____ Текст для чтения

Когда мы подымались еще на эту гору, я видел, что несколько десятков конных Турок, с тремя значками, бросились отсюда к северо-востоку, в Эриванскую губернию. В той стороне, на третьей вершине горы, мы видели другую большую толпу, это были всадники конно-мусульманского полка, Армяне и Татары из сотен войскового старшины Чернова, которые после стычки его с Турками в начале дня оставались на перевале, не хотели более принимать ни в чем участия, и когда Чернов бросился с некоторою частию своих людей для преследования Турок вместе с остальною нашею кавалерию, то остались на месте, отговариваясь, что лошади их устали и не могут тронуться с места. К ним присоединились отставшие милиционеры и от других частей, а также конные жители Эриванской губернии, которые следовали за отрядом издали, чтобы посмотреть с окрестных гор на сражение. Вся эта толпа без сомнения бежала бы, если б счастие осталось на стороне неприятеля. Толпа баши-бузуков с тремя значками, спасавшаяся от наших рот, бросилась к этой толпе милиционеров, надеясь найти в своих единоверцах, если не спасение, то пощаду жизни. Милиционеры действительно не били их, но обобрали совершенно. Подымаясь на гору мы видели, как они обирали баши-бузуков, снимали оружие и платье, шарили в карманах, [103] раздевали почти догола, если рубашка была хороша и привлекла их жадность. Обобрав совершенно и взяв три значка, они погнали баши-бузуков в противоположную от нас сторону, по направлению к Арарату. Не знаю что они хотели с ними сделать, вероятно они после отпустили бы их. Я поскакал за ними с несколькими бывшими со мной казаками, догнал в 1 1/2 или 2-х верстах, побранил милиционеров и воротил их вместе с пленными в отряд.

________
____ Раздел данных

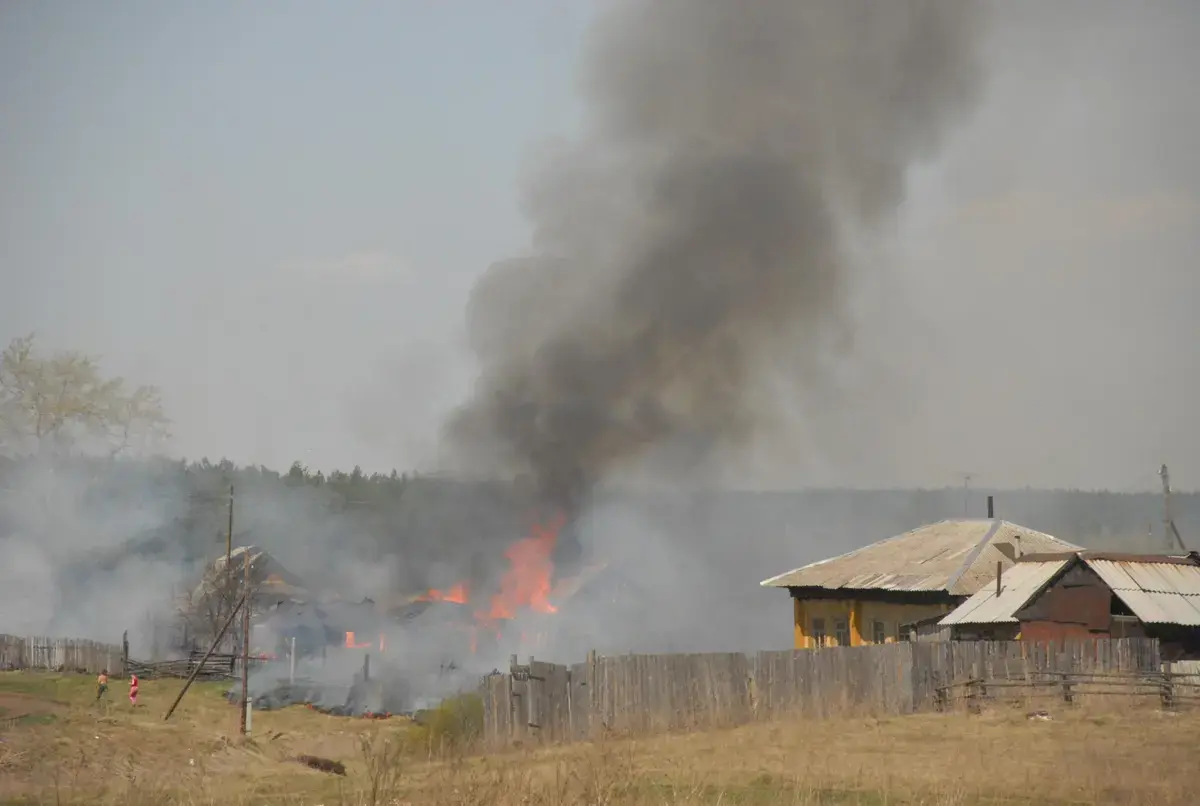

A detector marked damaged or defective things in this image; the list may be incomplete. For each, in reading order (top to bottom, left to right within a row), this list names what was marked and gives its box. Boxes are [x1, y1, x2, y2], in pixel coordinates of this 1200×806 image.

rusty metal roof [758, 520, 1080, 594]
rusty metal roof [936, 556, 1070, 628]
rusty metal roof [1094, 556, 1200, 628]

________

- _Суть задания_: Переведите на английский язык следующее предложение из текста для чтения: «Вся эта толпа без сомнения бежала бы, если б счастие осталось на стороне неприятеля».

- _Результат задания_: This whole crowd would undoubtedly have fled if fortune had remained on the side of the enemy.